Are you planning an publications that we in the US might see?

I have been trying to do an write up since last Sept. Just something simple for a general magazine here in the US. I've started I don't know how many times and did sketches and changed this and that but I can never seem to get it the way I want it....... I hope your project fairs better then mine has.

Please at least check in once in a while to keep us all honest. And hey someday they might have things you can use your points for......

Ed


----------



## ejant (Sep 10, 2004)

Tom great thing you are doing. Wishing you well in your endeavors to promote routerism. Did I just create a new word. LOL


----------



## -Sam- (Sep 24, 2004)

Routerism, hmmm... yup, I think so! I like that.  

Boricua


----------



## fredsintheshop (Sep 10, 2004)

ejant said:


> Tom great thing you are doing. Wishing you well in your endeavors to promote routerism. Did I just create a new word. LOL


Does that make Tom a "Routerian"? Or perhaps a "Routerite"?


----------



## template tom (Sep 18, 2004)

template tom said:


> Hi all
> I will be taking a break from the forum as I intend sitting down to write down some of my experiences with the router and maybe send them to the various routing magazines that may be interested. I have put up a home page that may be of interest to some people who are new to routing and those who may wish to learn new techniques with the router.
> If you are interested log on to www.wa1.quik.com.au/tod
> 
> ...


My apologies to those who may have tried to access my home page. My computer skills are not as good as my Router skills and I had to spend some time repairing the site. It is up again and as I promised I will try and change a few pages next month. If you have never used template guides before this is the place to start from. Look at the introduction to template guides to get you going. I know it is not the same method you have been using for years and yes you do have to spend some time preparing jigs and templates but in the end you will find it all worth while. Thanks to those who have posted and/or emailed me with their comments and encouragement. All I can say is at least give it a try. Best of luck.
Just as a matter of interest I have enclosed a photograph of one of my projects.
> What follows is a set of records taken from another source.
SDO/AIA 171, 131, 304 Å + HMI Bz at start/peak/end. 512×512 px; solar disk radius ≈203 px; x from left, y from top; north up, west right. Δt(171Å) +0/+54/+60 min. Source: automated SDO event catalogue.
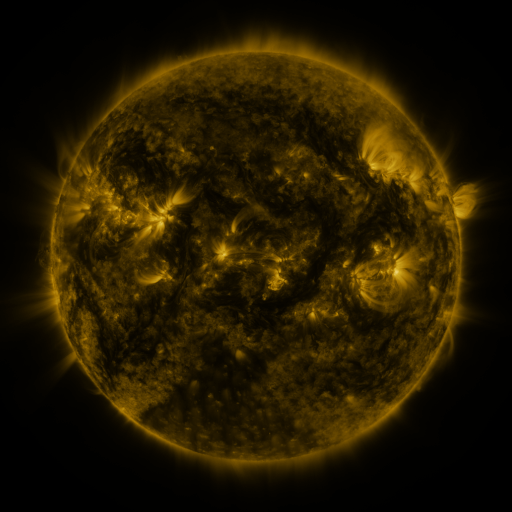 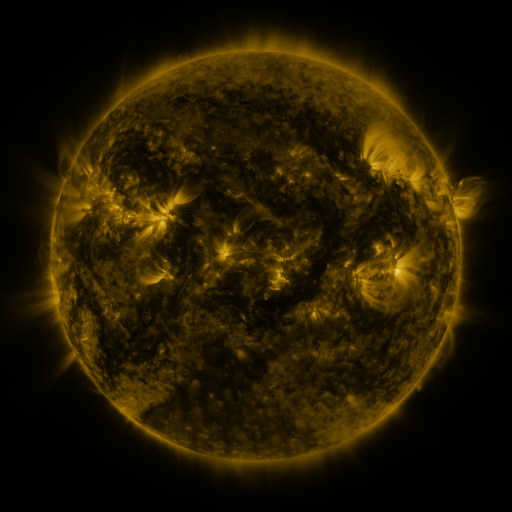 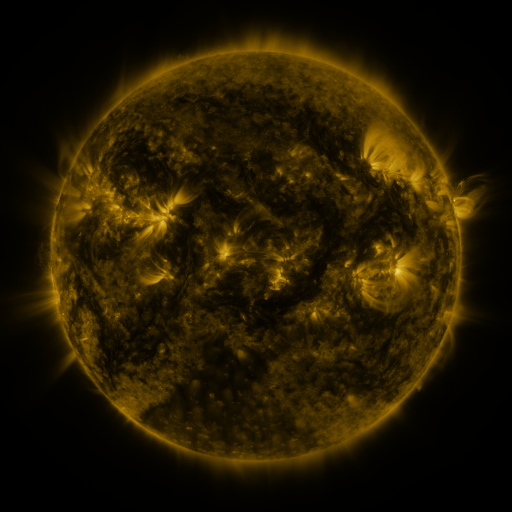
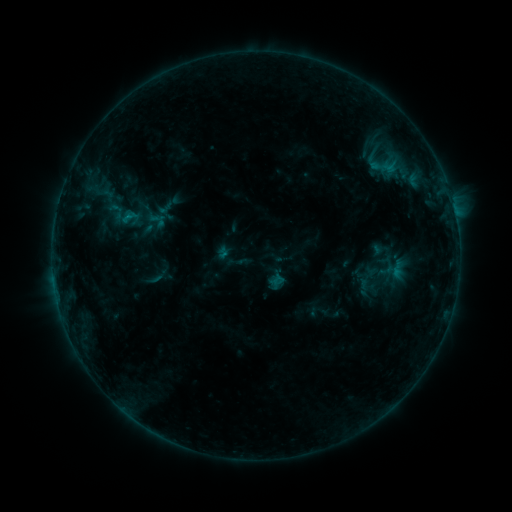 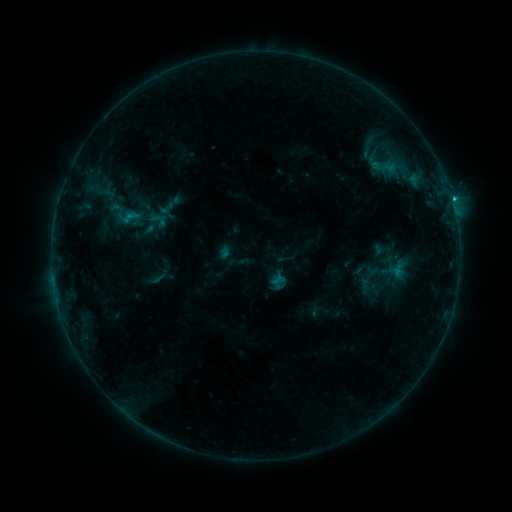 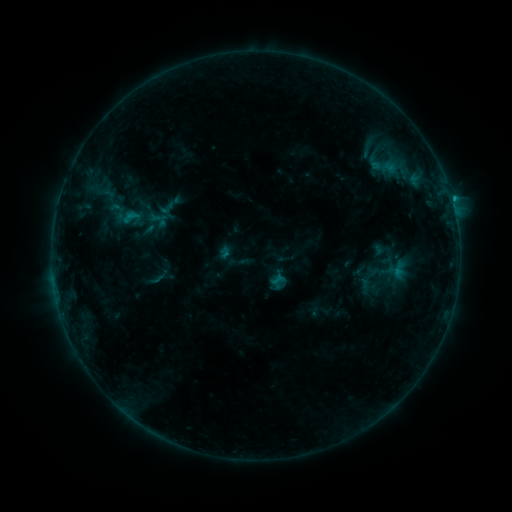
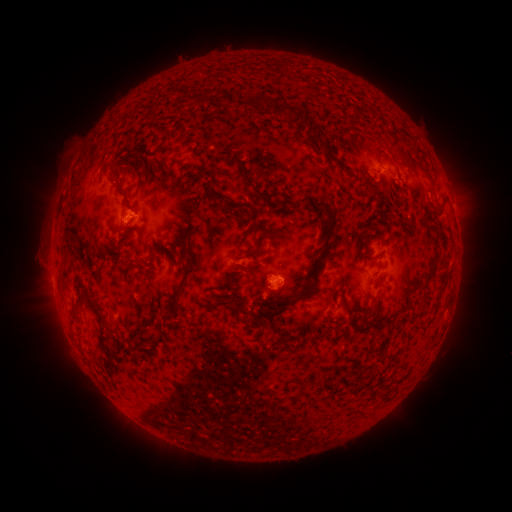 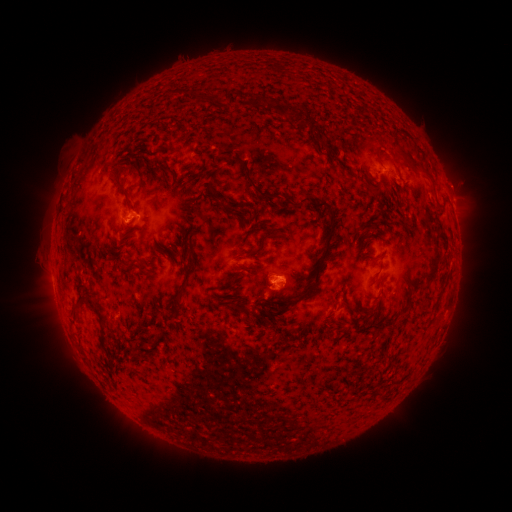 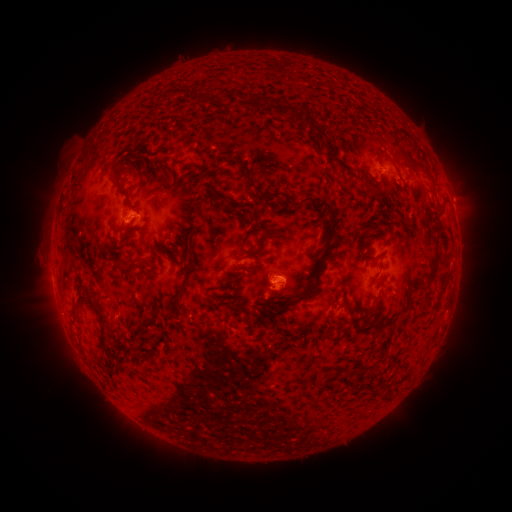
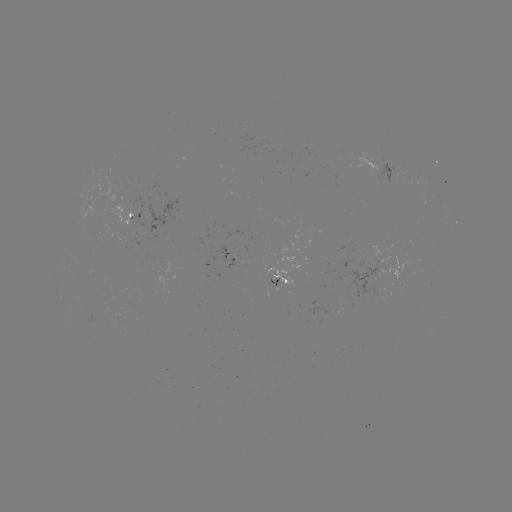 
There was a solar flare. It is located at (451, 202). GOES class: B9.6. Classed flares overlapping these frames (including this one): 1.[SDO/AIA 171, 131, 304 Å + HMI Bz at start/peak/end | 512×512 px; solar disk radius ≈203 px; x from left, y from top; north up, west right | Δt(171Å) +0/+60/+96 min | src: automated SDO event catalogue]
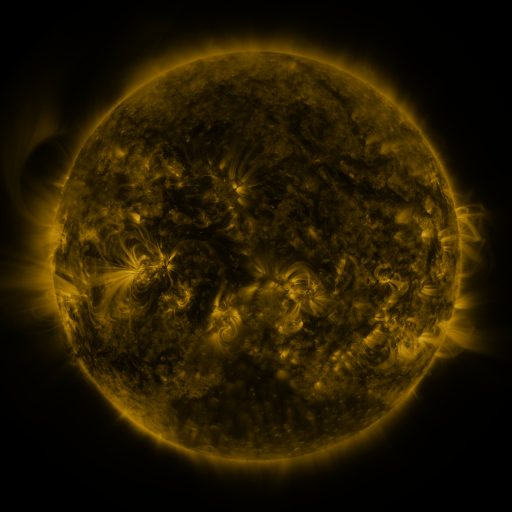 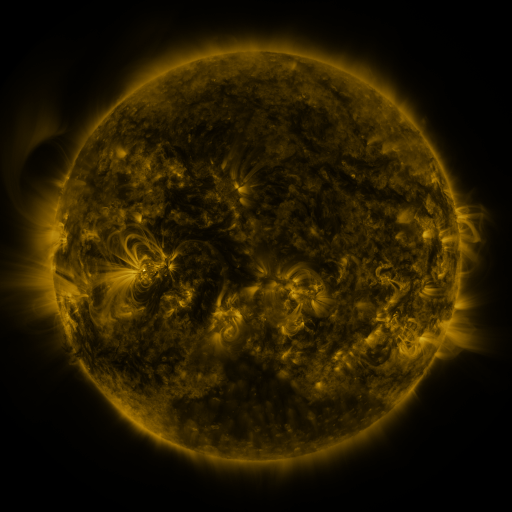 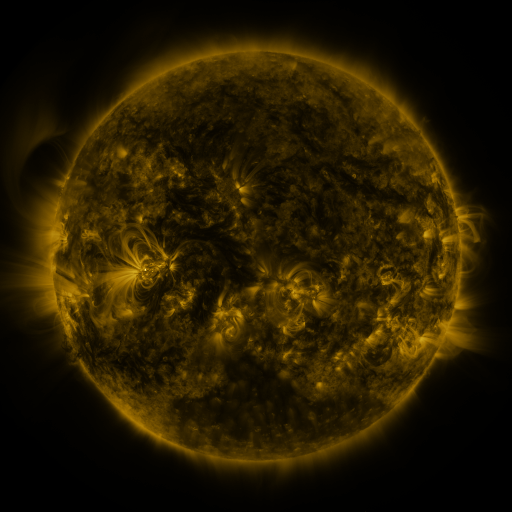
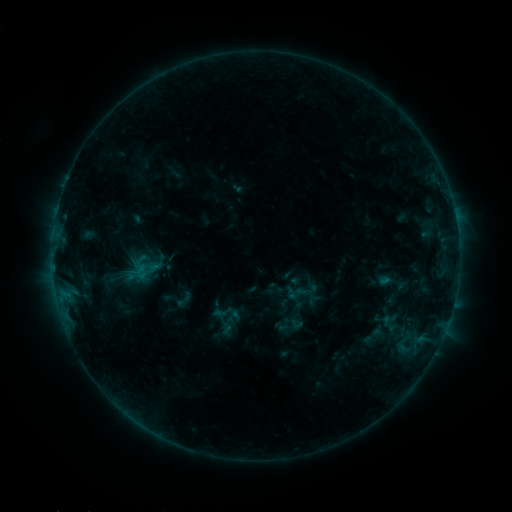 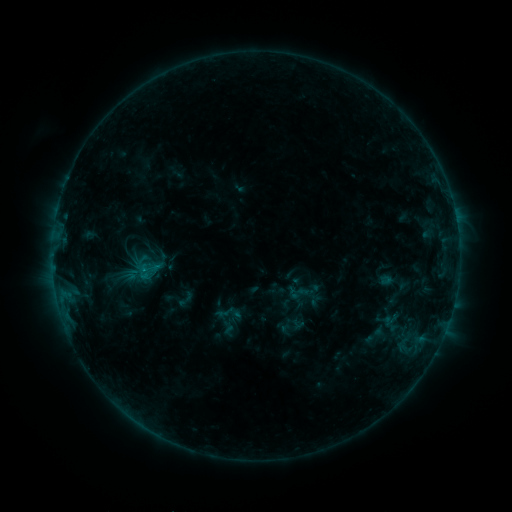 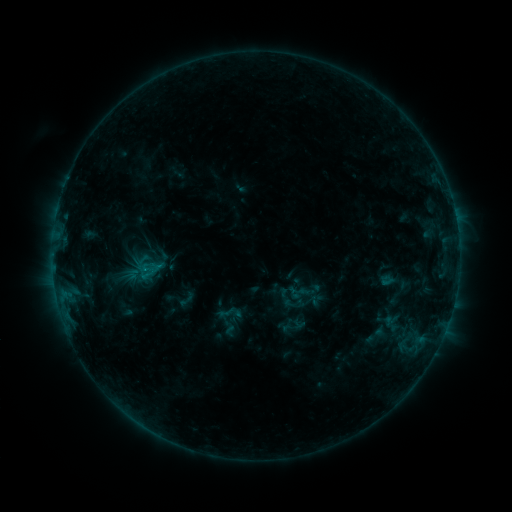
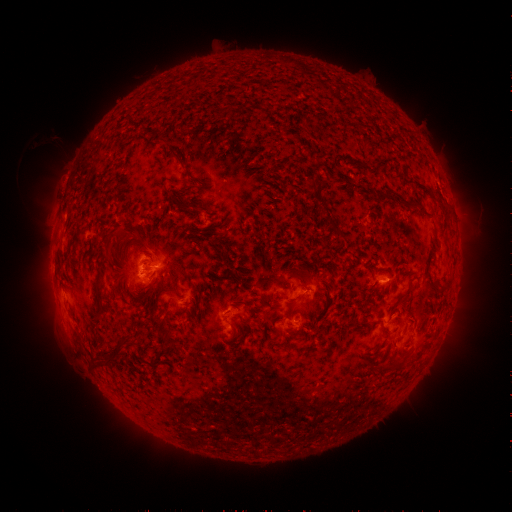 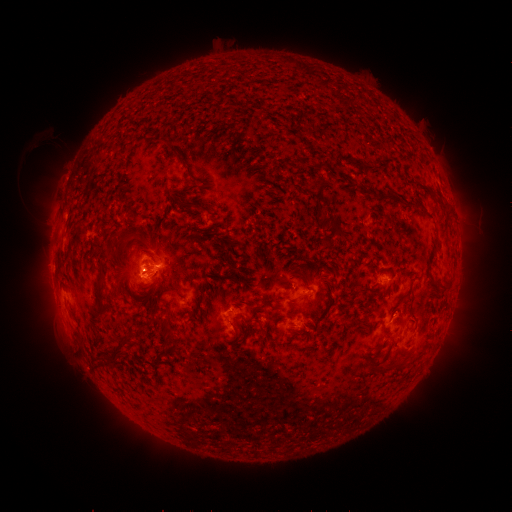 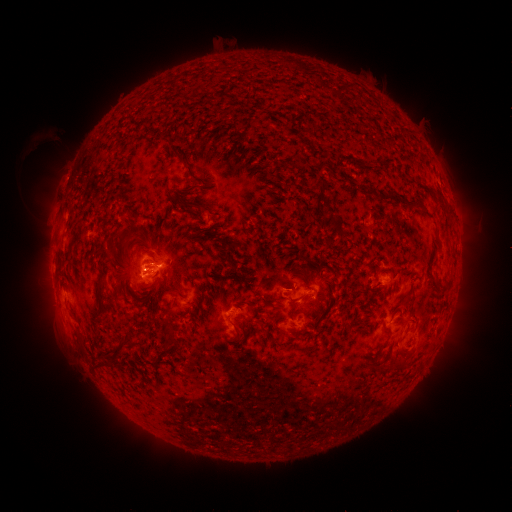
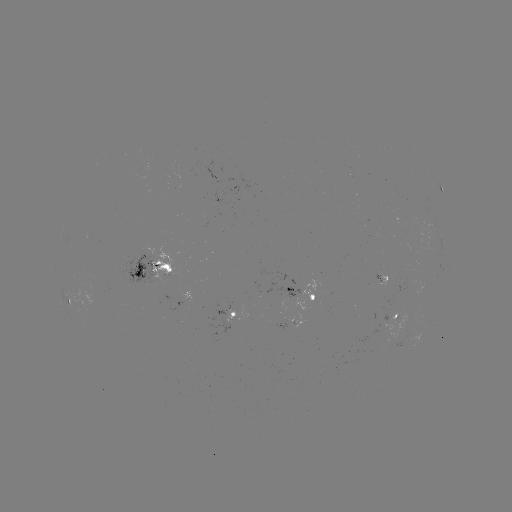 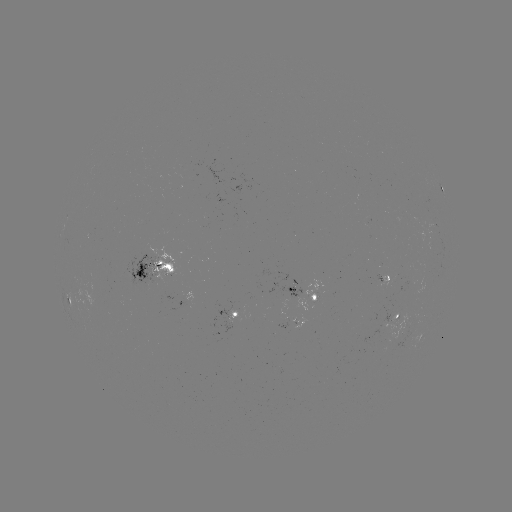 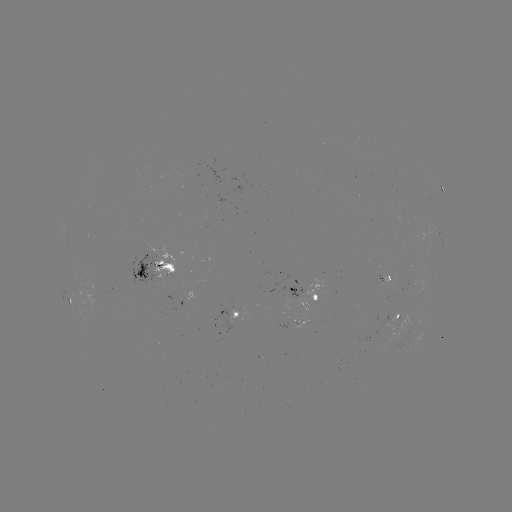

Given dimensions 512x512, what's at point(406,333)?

It was a cabinet designed to fit into and coverup and block off a doorway
Tom


----------



## Glenmore (Sep 10, 2004)

Wow on that door frame cabinet very very nice work.


----------



## crafty Dale (Nov 11, 2005)

i can't log on to the website


----------



## template tom (Sep 18, 2004)

crafty Dale said:


> i can't log on to the website


Sorry
Crafty Dale I am in the process of trying to rectify the problem since I changed my IP
Tom


----------



## dlane6110 (Dec 30, 2005)

crafty Dale said:


> i can't log on to the website


What he said!!


----------



## template tom (Sep 18, 2004)

dlane6110 said:


> What he said!!


I still have not been able to show my web page 
I have been contacting a Free Hosting and I may be able to invite you to join if I have your email address
Tom


----------



## Pop_pop1 (Sep 10, 2004)

Nice work on the doorway cabinet.
Sorry, but I'm unable to open your website. It says I'm not authorized to view the site. Error 403 Forbidden. Thanks


----------



## Pop_pop1 (Sep 10, 2004)

Tom, If you get your site up and running, please include me in your mailing list. [email protected]


----------



## template tom (Sep 18, 2004)

Pop_pop1 said:


> Tom, If you get your site up and running, please include me in your mailing list. [email protected]


Sorry I have not been able to submit a web site as I am working on a collection of material
Tom


----------